Tamanha é a frequência com que a palavra é utilizada que dela se pode dizer que é uma espécie de menina-dos-olhos da referida justiça no referido reino.
Tão extenso é o rol dos arquivamentos e tão caricatas as justificações apresentadas que, por vezes, fica a ideia de estarmos a assistir à representação de uma comédia.

Agora foi em Sintra - e a comédia desenrolou-se em cinco actos.
Assim:

1 - a obra do Palácio da Justiça de Sintra foi adjudicada ao Instituto de Gestão Financeira e de Infra-Estruturas da Justiça (IGFIJ), por 24 milhões de euros - com a condição imperativa de ser executada no prazo de 600 dias, ou seja, de estar pronta em Novembro de 2003;

2 - a obra só foi concluída em Janeiro de 2005 - portanto mais de 400 dias depois do prazo estabelecido - e com o custo final de 35 milhões de euros - portanto mais 11 milhões de euros do que o custo estabelecido.

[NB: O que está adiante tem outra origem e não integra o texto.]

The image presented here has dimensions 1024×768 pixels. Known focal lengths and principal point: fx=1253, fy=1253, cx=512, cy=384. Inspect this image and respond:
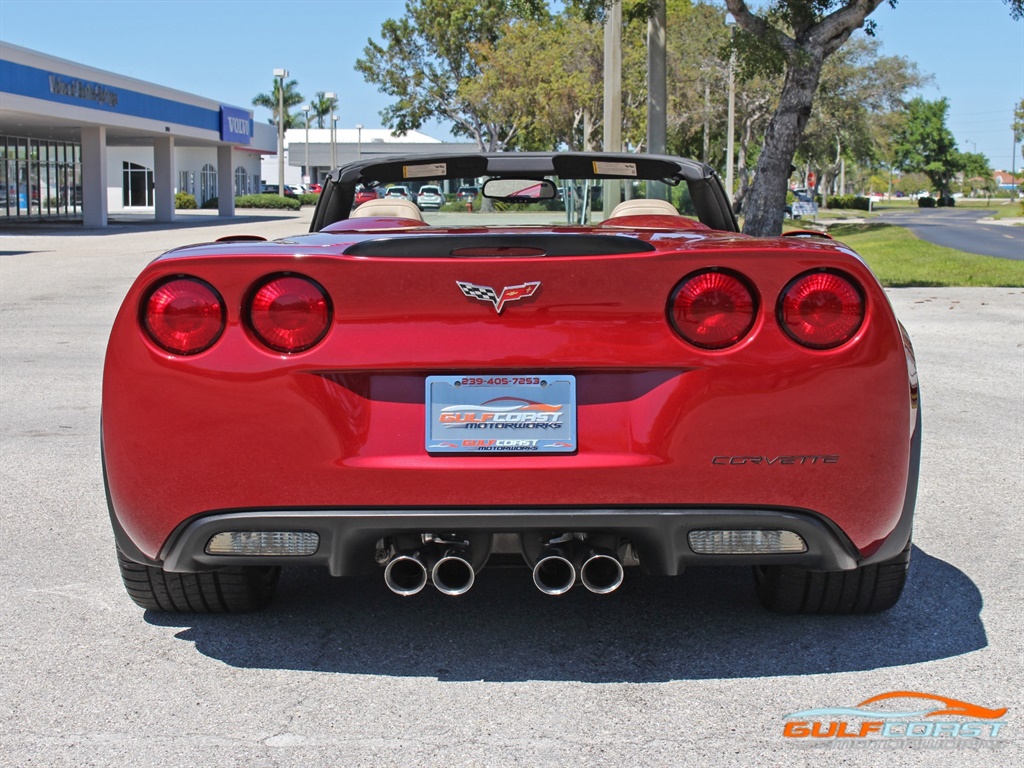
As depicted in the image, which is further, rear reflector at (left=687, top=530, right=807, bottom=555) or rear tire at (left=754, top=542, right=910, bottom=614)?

3 - um ex-dirigente do IGFIJ informou o Tribunal de Contas sobre anomalias várias naquele e noutros processos em que o IGFIL estava envolvido.

4 - o Tribunal de Contas investigou e confirmou a existência de anomalias várias, designadamente, «duplos pagamentos e outras irregularidades fraudulentas no valor de 4 milhões de euros».

5 - o Ministério Público decidiu-se pelo «arquivamento do processo, alegando que os auditores elaboraram o relatório sem terem ouvido o IGFIJ que era o dono da obra».

Devemos rir?
Devemos chorar?
Ou devemos........?

9 comentários:

Maria disse...

A última hipótese.
Mais uma vergonha...

Um beijo grande

samuel disse...

Ah, devemos, devemos!... Mesmo cedendo à tentação de antes rir e chorar um pouco... devmos!

Abraço.

salvoconduto disse...

Devemos, devemos! Mandá-los... Tu sabes para onde.

Antuã disse...

Devemos mandá-los para a prisão.

CRN disse...

A revolução será o fim do imperialismo, mas não surgirá de forma espontânea.
Até lá, devo reunir-me com outros músicos e formar uma orquestra, mas sem nunca deixar de tocar.

A revolução é hoje!

Graciete Rietsch Monteiro Fernandes disse...

Devemos desmascarar como aliás sempre temos feito. Mas onde está a nossa base de apoio que reclama, reclama e parece não nos ouvir?
Um beijo.

amigona avó e a neta princesa disse...

DENUNCIAR! Sempre!
Um abraço...

smvasconcelos disse...

Isto ultrapassa a minha compreensão...É inacreditável
Fernando Samuel, chorar só pelo que me comove, rir só com o que acho graça, pelo que... Sim,vou pela 3ª opção: devemos!!!!Porque isto também supera qualquer aceitação.
beijo,

smvasconcelos disse...
Este comentário foi removido pelo autor.